KADOKAWAが3月5日(木)、アニメ制作拠点「Studio One Base(スタジオ ワン ベース)」を池袋・サンシャインシティ内に2026年秋に開設すると発表した。
これは、アニメ/実写制作体制の強化を目的とした新構想「創る人をつくる。創る所をつくる。」の第一弾。
延床面積約1,400坪、約400人規模の巨大な制作拠点となる。
延床面積約1,400坪、約400人規模の制作拠点「Studio One Base」
豊島区・サンシャインシティと連携「世界に誇るアニメシティ」へ
「Studio One Base」には、KADOKAWA関連部署に加えENGI、Studio KADAN、レイジングブル、ベルノックスフィルムズ、チップチューンなどの制作スタジオが入居する。
バックオフィス機能の共有や情報連携の迅速化を図り、クリエイターが制作に集中できる環境づくりや若手育成の強化を目指すとしている。
「Studio One Base」イメージ図
今回の拠点開設にあわせ、KADOKAWAは豊島区およびサンシャインシティとの連携を強化。
池袋エリアをエンターテインメントとクリエイションが一体となった「世界に誇るアニメシティ」へと発展させる取り組みを進める。
池袋をアニメを「創る」「育てる」「発信する」場所へ
池袋のある豊島区は「マンガ・アニメ・コスプレの聖地」として、アニメ関連ショップやイベントが集積する地域。
トキワ荘マンガミュージアムなどの文化拠点や「池袋ハロウィンコスプレフェス」などのイベントを通じて、国内外から多くのファンが訪れてきた。
(左から)株式会社KADOKAWA 執行役 Chief Studio Officer 菊池剛、豊島区長 高際みゆき、 株式会社サン シャインシティ 代表取締役社長 脇英美
新拠点の開設により、池袋は「観る」「体験する」だけでなく、アニメを「創る」「育てる」「発信する」場所としての発展を目指すという。
拡大するアニメ産業──制作体制の整備が課題に
日本のアニメ産業は近年、国内外で市場規模を拡大している。一般社団法人日本動画協会によると、2024年のアニメ産業市場は前年比114.8%となる約3兆8407億円で、過去最大を更新した。
引用:一般社団法人日本動画協会「アニメ産業レポート2025」
一方で、アニメーションの制作現場ではクリエイター不足や業務の複雑化などの課題も長年指摘され続けている。

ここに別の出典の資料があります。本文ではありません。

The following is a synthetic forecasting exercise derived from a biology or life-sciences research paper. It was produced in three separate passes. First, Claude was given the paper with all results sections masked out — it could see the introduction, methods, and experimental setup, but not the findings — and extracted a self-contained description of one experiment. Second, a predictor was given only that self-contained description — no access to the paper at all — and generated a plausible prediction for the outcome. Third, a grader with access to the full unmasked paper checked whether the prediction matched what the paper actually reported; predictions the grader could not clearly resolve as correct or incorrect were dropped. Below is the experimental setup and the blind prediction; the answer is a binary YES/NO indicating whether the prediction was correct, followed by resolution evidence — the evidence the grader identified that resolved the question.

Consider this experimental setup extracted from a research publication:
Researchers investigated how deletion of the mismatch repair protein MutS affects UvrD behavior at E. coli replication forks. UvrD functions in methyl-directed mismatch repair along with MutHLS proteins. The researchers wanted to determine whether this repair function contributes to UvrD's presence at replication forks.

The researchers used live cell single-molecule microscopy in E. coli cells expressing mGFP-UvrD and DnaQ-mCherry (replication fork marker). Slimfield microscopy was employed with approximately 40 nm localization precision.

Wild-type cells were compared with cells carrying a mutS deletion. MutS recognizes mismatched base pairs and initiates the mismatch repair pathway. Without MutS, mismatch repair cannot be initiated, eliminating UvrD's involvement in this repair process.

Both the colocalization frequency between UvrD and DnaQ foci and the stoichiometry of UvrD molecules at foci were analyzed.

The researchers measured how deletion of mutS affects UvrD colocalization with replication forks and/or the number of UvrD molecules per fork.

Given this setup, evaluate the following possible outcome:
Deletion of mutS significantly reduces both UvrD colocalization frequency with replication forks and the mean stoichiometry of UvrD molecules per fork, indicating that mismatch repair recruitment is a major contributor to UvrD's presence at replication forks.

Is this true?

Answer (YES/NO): NO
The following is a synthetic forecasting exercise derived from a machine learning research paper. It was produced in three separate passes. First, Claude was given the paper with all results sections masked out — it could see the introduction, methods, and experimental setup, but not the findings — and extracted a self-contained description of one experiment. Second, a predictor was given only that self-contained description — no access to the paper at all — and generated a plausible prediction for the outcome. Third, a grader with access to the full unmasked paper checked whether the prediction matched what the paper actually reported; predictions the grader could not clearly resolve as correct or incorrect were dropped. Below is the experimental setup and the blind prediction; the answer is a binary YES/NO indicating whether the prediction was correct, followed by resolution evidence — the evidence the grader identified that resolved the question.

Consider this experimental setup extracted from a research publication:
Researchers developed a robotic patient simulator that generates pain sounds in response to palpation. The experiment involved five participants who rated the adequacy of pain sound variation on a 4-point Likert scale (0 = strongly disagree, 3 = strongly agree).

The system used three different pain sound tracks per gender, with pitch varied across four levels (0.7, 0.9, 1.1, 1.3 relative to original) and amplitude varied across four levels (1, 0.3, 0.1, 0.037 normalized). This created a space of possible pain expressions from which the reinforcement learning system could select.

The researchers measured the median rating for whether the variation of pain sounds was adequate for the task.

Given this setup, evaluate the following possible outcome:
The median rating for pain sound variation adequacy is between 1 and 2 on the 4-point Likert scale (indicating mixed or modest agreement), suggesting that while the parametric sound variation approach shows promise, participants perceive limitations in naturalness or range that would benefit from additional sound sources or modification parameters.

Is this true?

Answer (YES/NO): NO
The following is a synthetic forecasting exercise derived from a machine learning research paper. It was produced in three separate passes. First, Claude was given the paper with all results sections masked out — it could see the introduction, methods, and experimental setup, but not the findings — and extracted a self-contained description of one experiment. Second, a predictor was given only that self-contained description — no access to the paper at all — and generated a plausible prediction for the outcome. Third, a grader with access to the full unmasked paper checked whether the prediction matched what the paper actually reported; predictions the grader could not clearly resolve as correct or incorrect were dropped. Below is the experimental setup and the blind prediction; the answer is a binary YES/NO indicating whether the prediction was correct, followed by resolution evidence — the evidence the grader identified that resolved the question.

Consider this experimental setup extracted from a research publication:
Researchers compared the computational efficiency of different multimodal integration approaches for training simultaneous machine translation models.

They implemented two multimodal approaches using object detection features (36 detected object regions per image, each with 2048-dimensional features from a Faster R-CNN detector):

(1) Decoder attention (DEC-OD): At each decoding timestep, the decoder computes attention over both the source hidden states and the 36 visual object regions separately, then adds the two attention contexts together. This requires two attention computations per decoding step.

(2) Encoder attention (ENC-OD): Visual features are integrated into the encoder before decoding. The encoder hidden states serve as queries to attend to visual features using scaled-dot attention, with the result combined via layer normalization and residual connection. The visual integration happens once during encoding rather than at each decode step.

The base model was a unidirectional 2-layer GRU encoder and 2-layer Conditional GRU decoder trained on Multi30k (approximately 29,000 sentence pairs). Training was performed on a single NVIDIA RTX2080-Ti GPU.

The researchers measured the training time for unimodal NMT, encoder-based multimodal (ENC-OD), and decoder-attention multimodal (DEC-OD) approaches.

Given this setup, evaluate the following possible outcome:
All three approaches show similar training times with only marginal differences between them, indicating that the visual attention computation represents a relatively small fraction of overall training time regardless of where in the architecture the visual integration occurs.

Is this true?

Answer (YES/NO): NO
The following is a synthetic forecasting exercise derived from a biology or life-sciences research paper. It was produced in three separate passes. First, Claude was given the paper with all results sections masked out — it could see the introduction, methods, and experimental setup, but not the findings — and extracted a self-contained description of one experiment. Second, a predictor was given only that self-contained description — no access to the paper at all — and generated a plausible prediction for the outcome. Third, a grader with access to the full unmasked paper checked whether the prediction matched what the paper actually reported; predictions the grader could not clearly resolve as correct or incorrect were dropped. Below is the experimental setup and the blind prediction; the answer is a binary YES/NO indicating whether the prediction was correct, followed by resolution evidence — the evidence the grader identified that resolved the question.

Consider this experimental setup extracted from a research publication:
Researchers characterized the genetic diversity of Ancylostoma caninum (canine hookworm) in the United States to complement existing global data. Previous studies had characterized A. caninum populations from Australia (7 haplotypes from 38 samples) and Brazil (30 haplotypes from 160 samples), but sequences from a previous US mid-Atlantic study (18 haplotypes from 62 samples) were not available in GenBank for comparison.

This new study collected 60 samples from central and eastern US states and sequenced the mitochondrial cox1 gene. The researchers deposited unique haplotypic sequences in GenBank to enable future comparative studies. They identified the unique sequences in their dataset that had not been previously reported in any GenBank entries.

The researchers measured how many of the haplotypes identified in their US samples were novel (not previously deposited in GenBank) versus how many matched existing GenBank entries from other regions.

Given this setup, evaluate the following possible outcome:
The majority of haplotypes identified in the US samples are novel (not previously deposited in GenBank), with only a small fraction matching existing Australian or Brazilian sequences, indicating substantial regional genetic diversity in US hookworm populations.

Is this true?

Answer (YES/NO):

KADOKAWAは2025年に「スタジオ事業局」を新設し、制作スタジオの横断的な管理や福利厚生の整備、合同採用などを進めてきた。今回の「Studio One Base」はその取り組みをさらに進めるもので、IP展開を支える制作基盤として機能させる狙いがあるという。
KADOKAWAのChief Studio Officer・菊池剛さんは、「クリエイターの待遇を改善することで、誇りを持てる職場、憧れる職業となるような『創るところ』に取り組んでまいります」とコメントしている。